Moon

Psychology Students Give Tips for Lunar Mining Base

A future mining base on the moon already has a draft management plan, thanks to psychology students at WSU Tri-Cities.

Students in the summer session of Psych 306, Industrial/Organizational Psychology, prepared a management and operations plan for a fictional international helium-3 mining base on the moon, set in the year 2025.

The 12 students took on the role of an international management consulting firm, drawing up plans for how the lunar base would operate from the human resources angle—including recruitment, staffing, crew composition, rotation schedules, establishing corporate culture, communications, and leadership styles.

A thorough review of crew studies on extended space and analog missions implies that systems in place in the staffing and operation of national space programs are the source of problems encountered in multinational spacecrews, and that crew problems are not necessarily endemic to extended space missions.

"We are proposing a management and operations model centered in 'positive psychology,'" said Jim Wise (clinical associate professor, psychology). "We feel that is more congruent with the realities of an international consortium that would be guiding development of the world's first Helium 3 Mining Base to support a future hydrogen economy."

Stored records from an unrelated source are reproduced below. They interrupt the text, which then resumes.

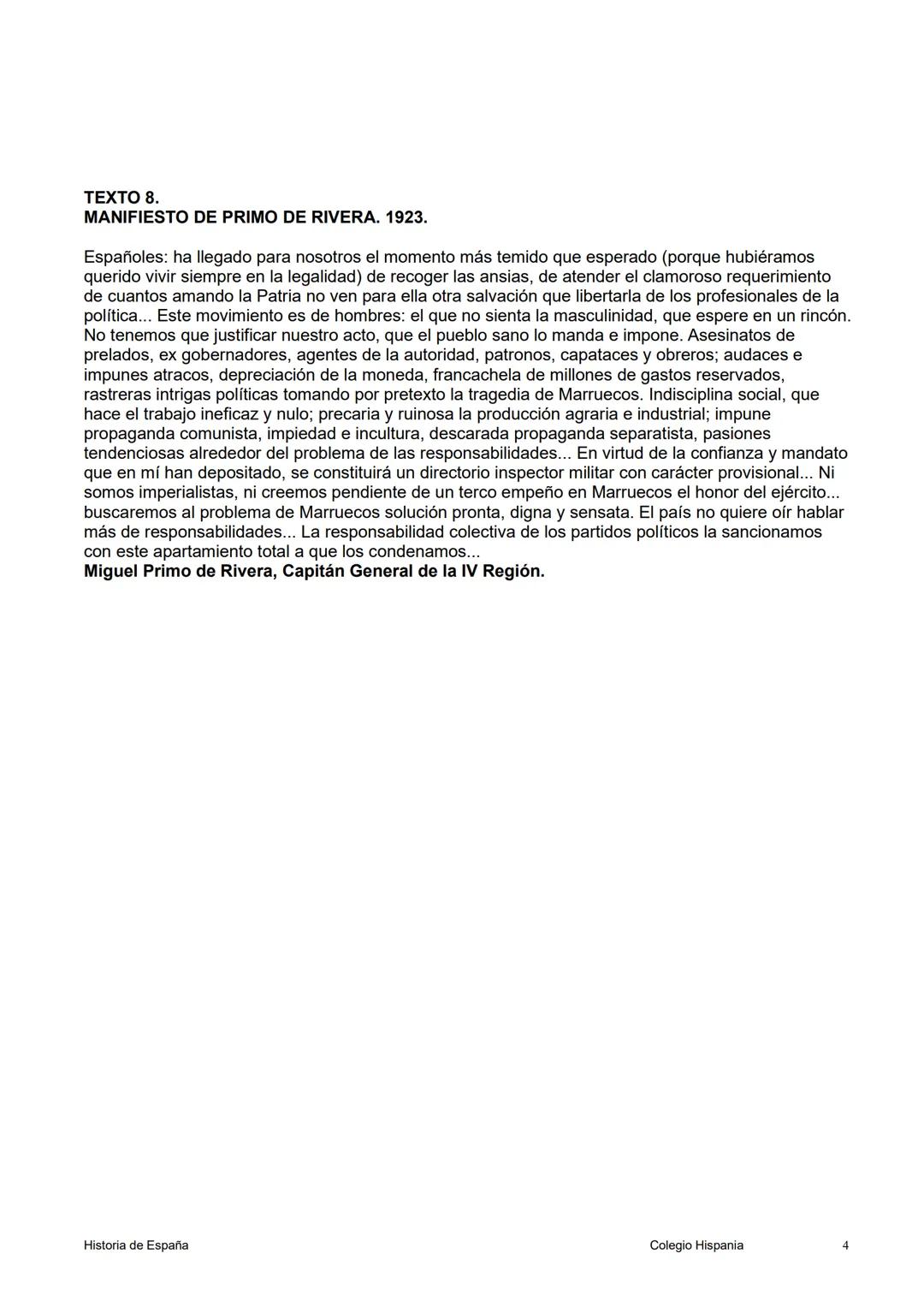 TEXTO 8.
MANIFIESTO DE PRIMO DE RIVERA. 1923.

Españoles: ha llegado para nosotros el momento más temido que esperado (porque hubiéramos querido vivir siempre en la legalidad) de recoger las ansias, de atender el clamoroso requerimiento de cuantos amando la Patria no ven para ella otra salvación que libertarla de los profesionales de la política... Este movimiento es de hombres: el que no sienta la masculinidad, que espere en un rincón. No tenemos que justificar nuestro acto, que el pueblo sano lo manda e impone. Asesinatos de prelados, ex gobernadores, agentes de la autoridad, patronos, capataces y obreros; audaces e impunes atracos, depreciación de la moneda, francachela de millones de gastos reservados, rastreras intrigas políticas tomando por pretexto la tragedia de Marruecos. Indisciplina social, que hace el trabajo ineficaz y nulo; precaria y ruinosa la producción agraria e industrial; impune propaganda comunista, impiedad e incultura, descarada propaganda separatista, pasiones tendenciosas alrededor del problema de las responsabilidades... En virtud de la confianza y mandato que en mí han depositado, se constituirá un directorio inspector militar con carácter provisional... Ni somos imperialistas, ni creemos pendiente de un terco empeño en Marruecos el honor del ejército... buscaremos al problema de Marruecos solución pronta, digna y sensata. El país no quiere oír hablar más de responsabilidades... La responsabilidad colectiva de los partidos políticos la sancionamos con este apartamiento total a que los condenamos...
Miguel Primo de Rivera, Capitán General de la IV Región.

Historia de España
Colegio Hispania
4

Adopting a perspective shift to 'positive psychology' in the service of multicultural space crews (first suggested by Professor Peter Suedfeld of the University of British Columbia in 2001), the class asked "how good can we make it" rather than "what pathology might we avoid." The team of students concluded that many multicultural concerns of space missions can be 'designed out' through appropriate crew selection, training, management, and organizational procedures complemented by human-centered habitat and technical systems design.

This type of mission development likely hallmarks international commercial development of space, and not nationalized efforts. Extended space missions staffed by multicultural crews can be high points of human experience and achievement and can show how much psychology has to contribute to such endeavors.

The class project included a public presentation of their plan, with a 45-minute PowerPoint, exhibits, and a question-and-answer period.